Tanah Rata, Malaysia

Photo: Arne Müseler / www.arne-mueseler.de [CC-BY-SA-3.0-de (http://creativecommons.org/licenses/by-sa/3.0/de/deed.en)], via Wikimedia Commons
Photo: Arne Müseler / http://www.arne-mueseler.de [CC-BY-SA-3.0-de (http://creativecommons.org/licenses/by-sa/3.0/de/deed.en)%5D, via Wikimedia Commons
You spent the morning getting a crash course on tea. You learned how tea leaves are plucked, withered, rolled, fermented, dried, and sorted. You studied grades, flavors, and characteristics of different types of teas. Now it’s finally time for a tasting. A robust black tea has been brewing in a tin teapot. Sweetened condensed milk sits off to the side. Steam is mixing with the fresh air. You raise a cup to your lips, smell the strong aroma, and take a sip. You smile and look out over the rolling green hills full of tea leaves. Welcome to the Cameron Highlands.

The Cameron Highlands, an area the size of Singapore, sit almost a mile above sea level on the Peninsular Malaysia. The area is known as “the little corner of England in Asia” due to its lush hills, cool breezes, and strong tea culture. It’s filled with tea plantations, strawberry fields, and fruit orchards. Plus jaw-dropping views.

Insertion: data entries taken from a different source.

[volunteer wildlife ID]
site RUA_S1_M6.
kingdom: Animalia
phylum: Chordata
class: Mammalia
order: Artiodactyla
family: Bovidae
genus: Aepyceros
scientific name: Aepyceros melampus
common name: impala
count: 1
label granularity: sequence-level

After touring the BOH Tea Plantation, Malaysia’s largest black tea producer, continue driving up Mount Batu Brinchang. The second-highest mountain in the Cameron Highlands sits at the borders of Perak and Pahang, two western Malaysian states. Hike through a dwarf forest and dense moss. Listen to a cacophony of bird songs. Climb the watchtower for views over the jungle and the Titiwangsa Mountains that stretch into Thailand. And breathe in the clear air high above the clouds.

Photo: YTL Hotels
Photo: YTL Hotels

Then make your way down the winding hill to find your hotel, the Cameron Highlands Resort. If you didn’t already feel like you were in England, you will now. The Tudor-style resort has timber-beamed ceilings, French doors, and wooden shutters. Your comfortable room has a four-poster bed and a daybed. Join other guests in the Jim Thompson Tea Room for another cup of tea, tiny sandwiches, clotted cream, and a huge bowl of fresh strawberries. Relax at the Spa Village. Soften your skin in a yellow rose tea bath, restore your natural glow with a mint-and-thyme body scrub, and practically fall asleep during a strawberry aroma massage. After a candlelit dinner, end the evening with a glass of whiskey and a game of snooker at the Highlands Bar.

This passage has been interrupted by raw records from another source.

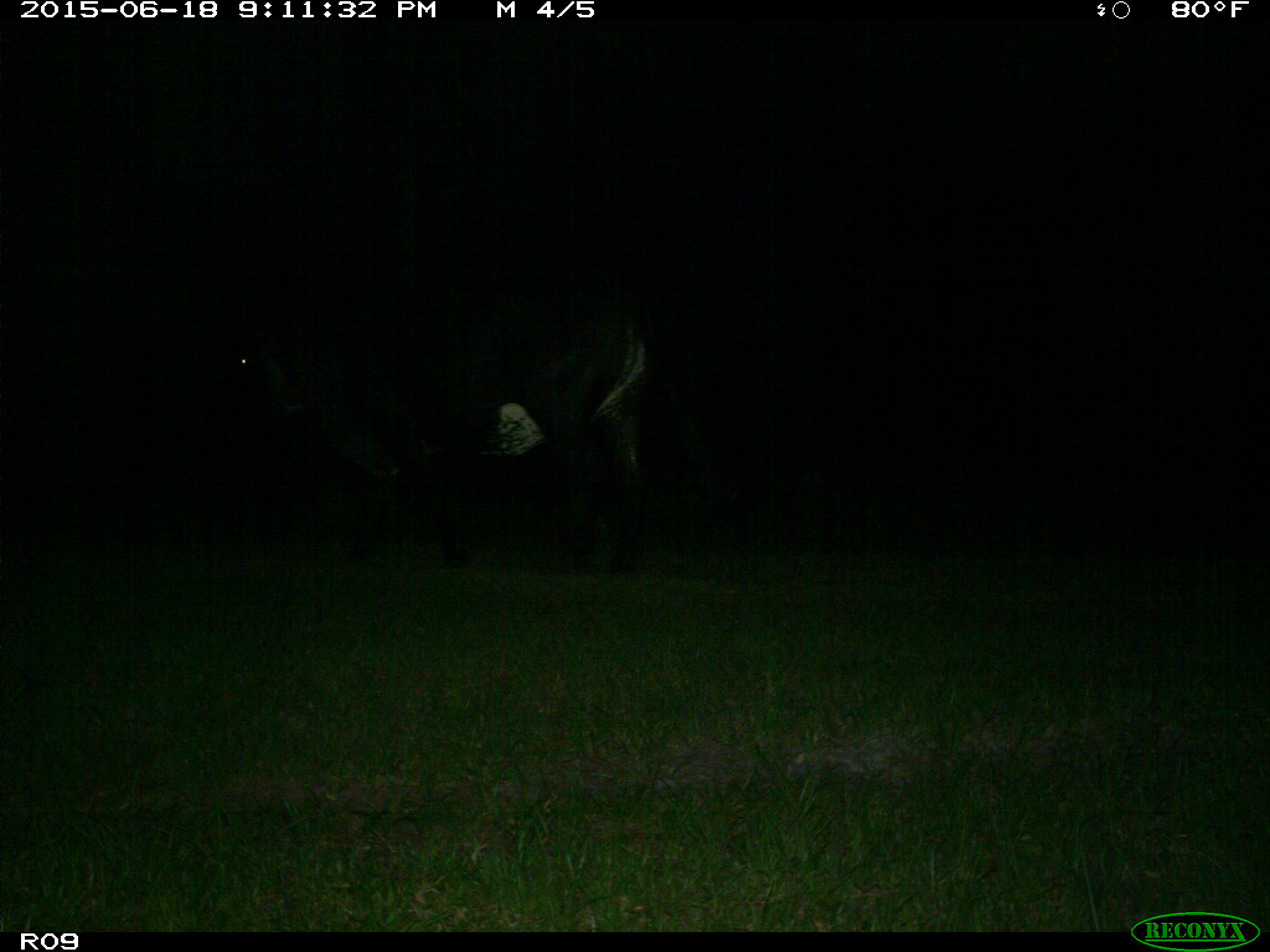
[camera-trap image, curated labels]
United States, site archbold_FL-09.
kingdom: Animalia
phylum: Chordata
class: Mammalia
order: Artiodactyla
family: Bovidae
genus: Bos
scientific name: Bos taurus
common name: domestic cow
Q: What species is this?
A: Bos taurus (domestic cow).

The bright sun wakes you up early the next morning. You have another full day planned. Stop for breakfast—a local noodle dish—in the dining room. The tea leaves outside are still covered with mist. Hike to the Sam Poh Buddhist Temple. When you arrive, remove your shoes and socks, pass through the bright yellow wall, and breathe in strong incense to see a large statue of Lord Buddha. Continue to Parit Falls, a small waterfall with a decorative bridge above it. Then stop at a strawberry farm to pick your own strawberries and then eat them with fresh cream.

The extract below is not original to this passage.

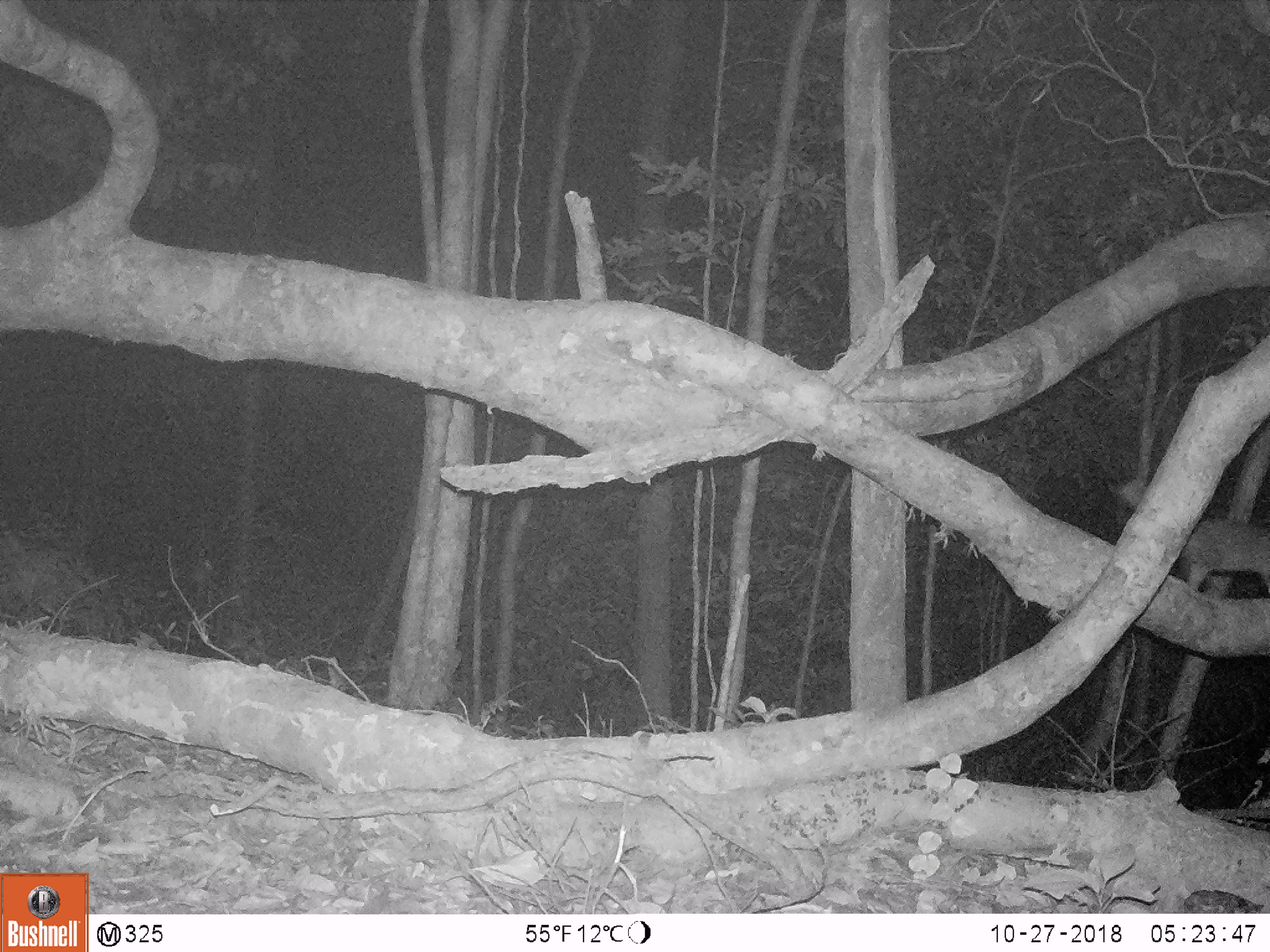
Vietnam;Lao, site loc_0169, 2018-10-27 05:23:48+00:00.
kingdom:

Though tempted to return to your peaceful resort for afternoon tea, don’t go back yet. Instead, stroll through Pasar Malam, the night market that opens later in the afternoon. Browse the stalls for fried crabs, sweet potato balls, rice cakes, cauliflower, roses, cacti, and more strawberries. Plus lots of things you can’t identify. Everywhere you turn, a new smell tries to lure you in a different direction. You fill your bag with goodies and eat whatever you can’t take with you. The only thing you still need is one more cup of tea.